О противопастернаковском выступлении в годы студенчества я не ведала. А если бы и случилось узнать, любые резоны разбились бы о скалу молодого ригоризма — Пастернак был чтим высоко и восхищенно. Да и позже трудно понималась роковая ошибка Слуцкого, так смазавшая и надломившая блестящее начало пути. Честолюбивое желание стать в первые ряды чуть вольнее вздохнувшей литературы, вполне законное, но если бы без человеческих жертв… За то, что Слуцкий сам себя казнил, ему простилось. Даже неподкупная Л. К. Чуковская говорила о его раскаянии сочувственно и мягко. Но как по-человечески жаль этой горестной муки, этой пытки совестью…
До 1965 года я Слуцкого не видела, хотя порядком наслышана была от моего будущего мужа Д. Самойлова. Знакомство смахивало то ли на смотрины, то ли на инспекцию личной жизни ближайшего друга. Борису Абрамовичу было известно, что Дезик на пороге ухода из первой семьи и что я жду ребенка. Я стеснялась своей убывающей стройности, мне не хотелось представать в таком виде перед незнакомым мужчиной. Борис Абрамович должен был вникнуть в непростые обстоятельства, его цельной натуре неблизкие. Он был не из тех, кто способен уклониться от товарищеского долга и занять позицию, удобную ему самому. Словом, драматургия встречи складывалась острой и неуютной. Превалировал сухой протокол, не способствовавший мгновенно возникающему теплому и приязненному чувству. Я была довольно ершистая особа, и только почтительность к солидному до важности облику Бориса Абрамовича да то, что Дезик огорчился бы, удерживали от готовой сорваться с языка дерзости в ответ на быстрые короткие вопросы (кто это ставит их так сразу и в лоб?): «Сколько комнат снимали?» («А я — двадцать две»), «Сколько статей написали?» («А я — больше»). По-моему, и ему и мне хотелось одного: поскорее закруглиться и с облегчением расстаться. Когда он ушел, я спросила у Дезика: «Зачем он так?» — «Не обращай внимания, он стеснялся не меньше твоего». Резкий, определенный, прямо-таки бронированный Слуцкий — застенчив? Быть того не может! Однако было.
Потом, при налаженном общении, я и сама ощущала за отшлифованной формой поведения нечто иное, глубинное. Порой как бы помимо воли проглядывала такая голубоглазая нежная беззащитность, какая бывает лишь у детей и у поэтов.
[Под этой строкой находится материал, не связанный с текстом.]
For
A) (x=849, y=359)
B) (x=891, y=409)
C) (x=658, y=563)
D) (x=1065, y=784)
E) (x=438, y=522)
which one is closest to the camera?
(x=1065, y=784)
В первую же встречу по небогатому житейскому опыту где мне было отрешиться от элемента заполнения анкеты, бывшего на поверхности. Сейчас-то я слышу ту давнюю пронзительную мелодию тревоги за будущее жизнеустройство друга и его творческую судьбу. И охотно отринула бы глубоко эшелонированную оборону, ибо за внешней суровостью Бориса Абрамовича стоял главный незаданный вопрос: понимаю ли я свою ответственность, становясь женой поэта? Но тогда — нет, ничто не заставило бы отказаться от самолюбивой и робеющей гордыни, уязвленной в готовности уважать и фронтовое поколение в целом, и Слуцкого отдельно.